In honor of the Olympics, we’ll be sharing the keys to one of our gold-medal worthy recipes every day until the closing ceremonies on August 12th.
Cooking a standard supermarket steak is easy: Just get an oiled pan smoking hot and slap in your steak. A flip and a quick rest before serving, and you have dinner. But try this method with a thick-cut strip steak—we’re talking almost as thick as it is wide—and you run into some problems, like a burnt exterior, a raw center, and an unappealing grey band of chalky meat connecting the two. We found a two-step cooking method that gave the steaks the tender treatment they deserve.

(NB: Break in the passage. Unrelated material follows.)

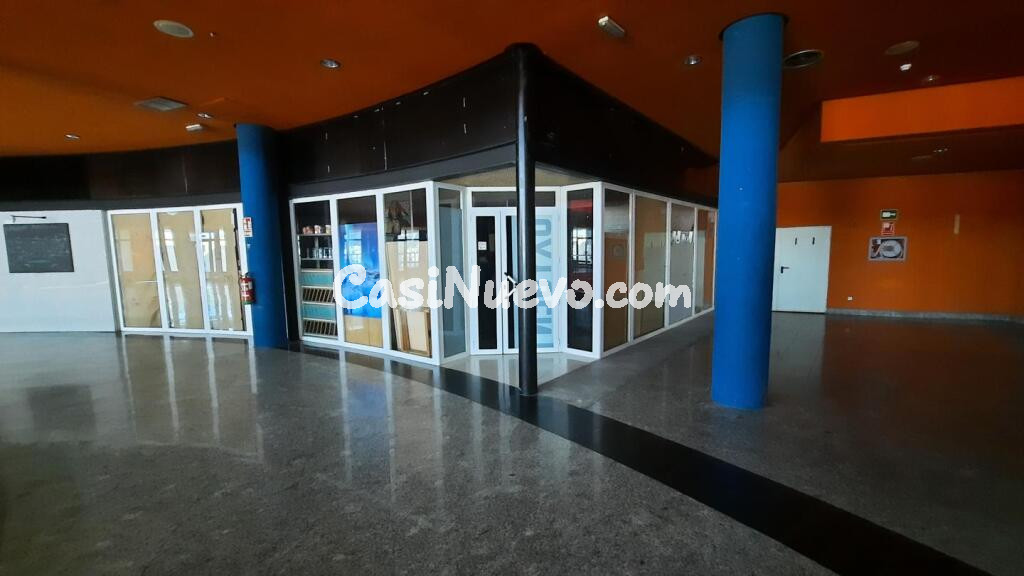 OPORTUNIDAD LOCAL  EN ZOCOEUROPA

WHAT MAKES THIS RECIPE A WINNER
- Meat won’t brown if its moisture comes in direct contact with the pan because this reduces the rate at which it heats up. The only way to get crusty, juicy steaks is to start with dry meat. To get our steaks as dry as possible, we dabbed them with paper towels, then cooked them in a low oven until their surfaces looked like desiccated lunar landscapes.

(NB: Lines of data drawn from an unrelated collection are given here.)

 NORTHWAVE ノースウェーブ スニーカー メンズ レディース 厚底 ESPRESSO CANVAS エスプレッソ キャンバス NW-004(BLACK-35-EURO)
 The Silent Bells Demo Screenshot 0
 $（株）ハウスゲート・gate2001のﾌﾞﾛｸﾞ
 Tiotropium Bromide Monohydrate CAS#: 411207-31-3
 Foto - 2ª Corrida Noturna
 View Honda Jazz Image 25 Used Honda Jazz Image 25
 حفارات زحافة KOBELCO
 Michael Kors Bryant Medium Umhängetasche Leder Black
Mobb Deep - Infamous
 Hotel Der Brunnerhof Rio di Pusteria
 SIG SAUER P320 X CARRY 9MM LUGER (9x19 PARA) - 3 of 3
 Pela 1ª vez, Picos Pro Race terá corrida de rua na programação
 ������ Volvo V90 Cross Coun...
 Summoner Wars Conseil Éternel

- Searing the meat quickly prevents the meat directly under the crust from turning gray. And with our steaks already starting to cook thanks to their stint in the oven, we could develop a beautiful brown crust in only a few minutes, while the rest of the meat stayed pink, juicy, and tender.
- Using our tongs to stand the steaks upright, two at a time, when searing the sides cut down on time and gave our steaks a perfect crust on every side—not only the top and bottom.